8. A low pressure gas discharge lamp according to claim 1, wherein said base body is glued to the end of the bulb, and has a working hole formed in the bottom wall for pouring adhesive into the gaps between the inner surface of the base body and the end of the bulb.

9. A low pressure gas discharge lamp according to claim 1, wherein said bulb has a light-emitting section which extends over most of the length of the bulb and along the axis of the bulb and has a specified width.

10. A low pressure gas discharge lamp according to claim 1, wherein each of said bases includes a second flat-plate receiving terminal which is electrically connected to the electrode and has a pair of mutually parallel flat faces, said second terminal being secured to the base body such that it is located in the plane on which said terminal is located and part of at least one face of the second terminal contacts the bottom wall, and protruding from the base body in a direction perpendicular to the axis of the bulb.

11. A low pressure gas discharge lamp comprising:

a bulb having electrodes provided in the end portions of the bulb;

a pair of bases attached to the ends of the bulb; and

a pair of terminals secured to the bases and electrically connected to the electrodes, respectively, each of said terminals comprising a pair of coplanar flat plates being secured to the base so as to be located on a common plane perpendicular to a longitudinal axis of the bulb, and projecting from the base in said direction perpendicular to the longitudinal axis of the bulb.

12. A low pressure gas discharge lamp according to claim 11, wherein each of said bases includes a substantially cylindrical base body with a bottom wall, into which one end portion of the bulb is inserted, and said flat plates are secured to the bottom wall.

13. A low pressure gas discharge lamp according to claim 12, wherein each of said bases includes a pair of connection grooves formed on an outer surface of the bottom wall, and said flat plates are fitted into the connection grooves, respectively.

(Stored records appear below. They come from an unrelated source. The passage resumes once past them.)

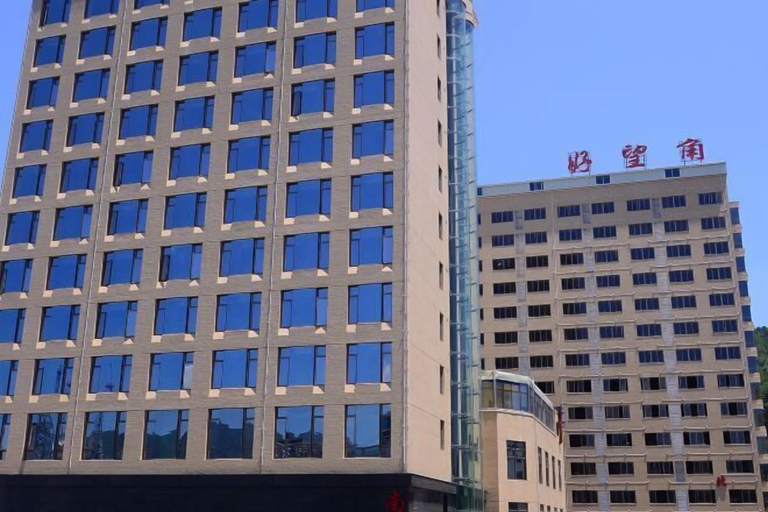 Exterior & Views 2, Haowangjiao Hotel, Ningde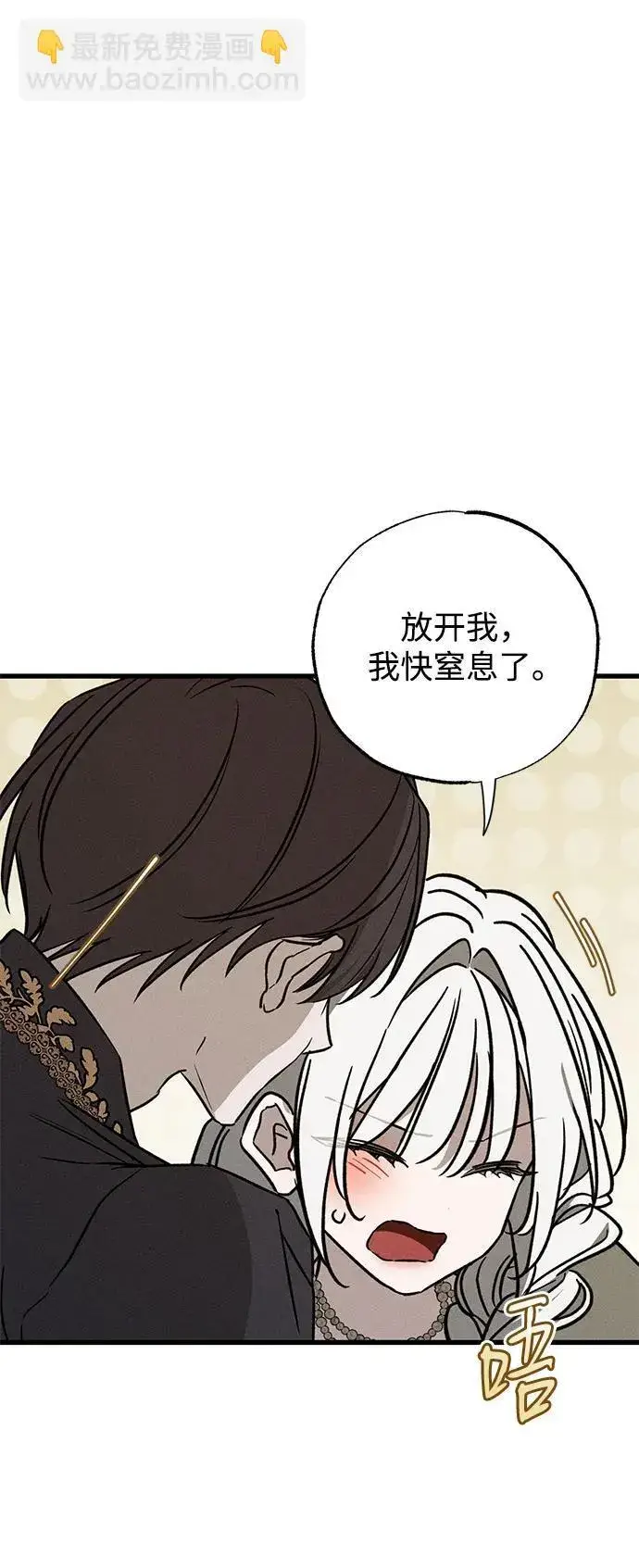 《憎恨我的丈夫失忆了》第37话图42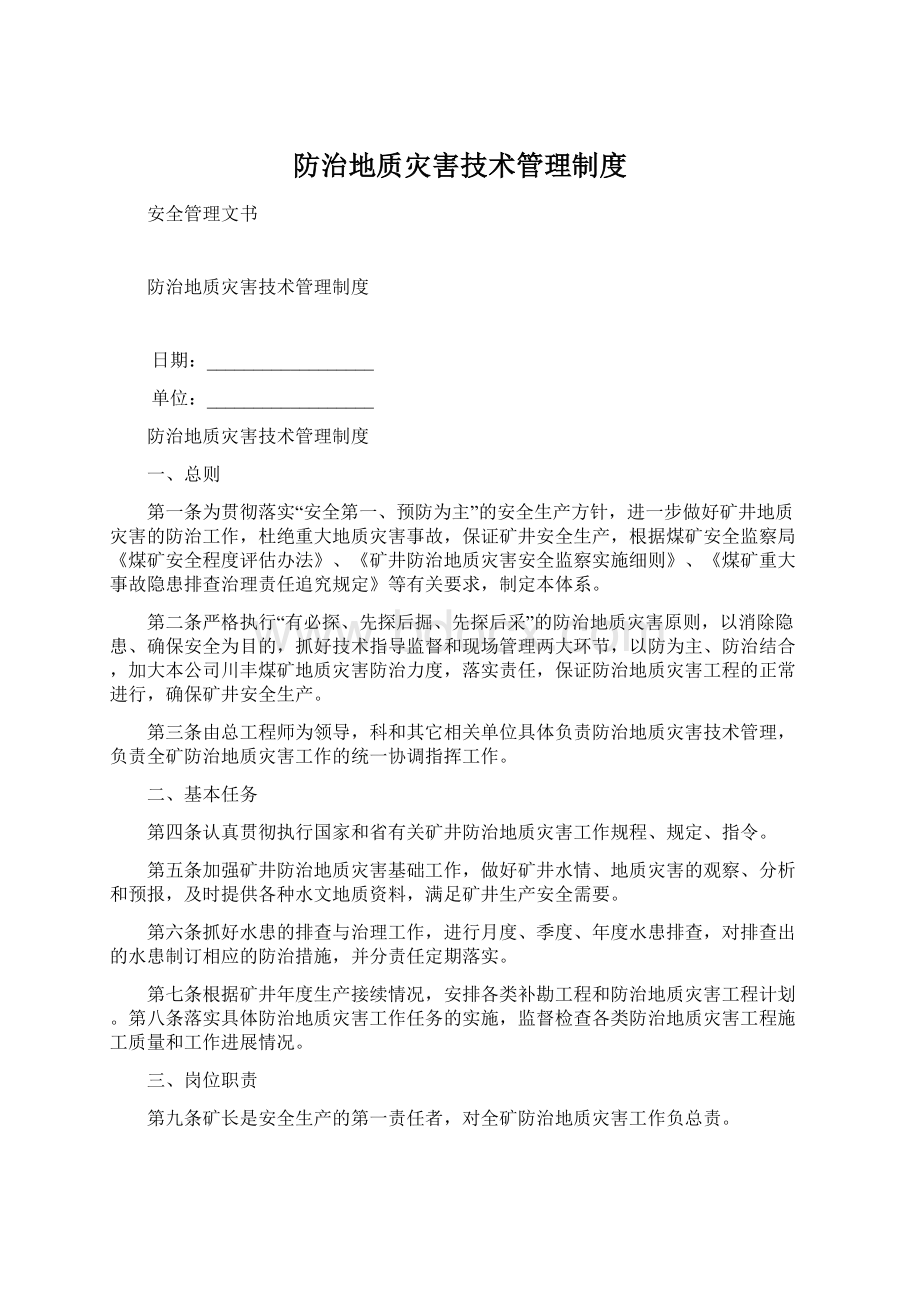 防治地质灾害技术管理制度.docx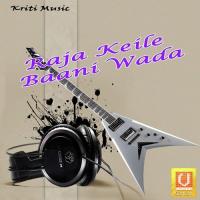 Raja Keile Baani Wa Sanjay Fejabadi,Anuja Song Download Mp3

14. A low pressure gas discharge lamp according to claim 13, wherein each of said bases includes a pair of first through holes formed in the bottom wall and extending in the axial direction of the bulb, each of said flat plates has a second through hole coaxially extending with the corresponding first through hole, said bulb includes two pairs of lead wires each pair of which is connected to the electrode, each of said lead wires having one end extending from the end of the bulb to the outside and inserted into the first and second through holes, and said one end being electrically connected to the flat plate.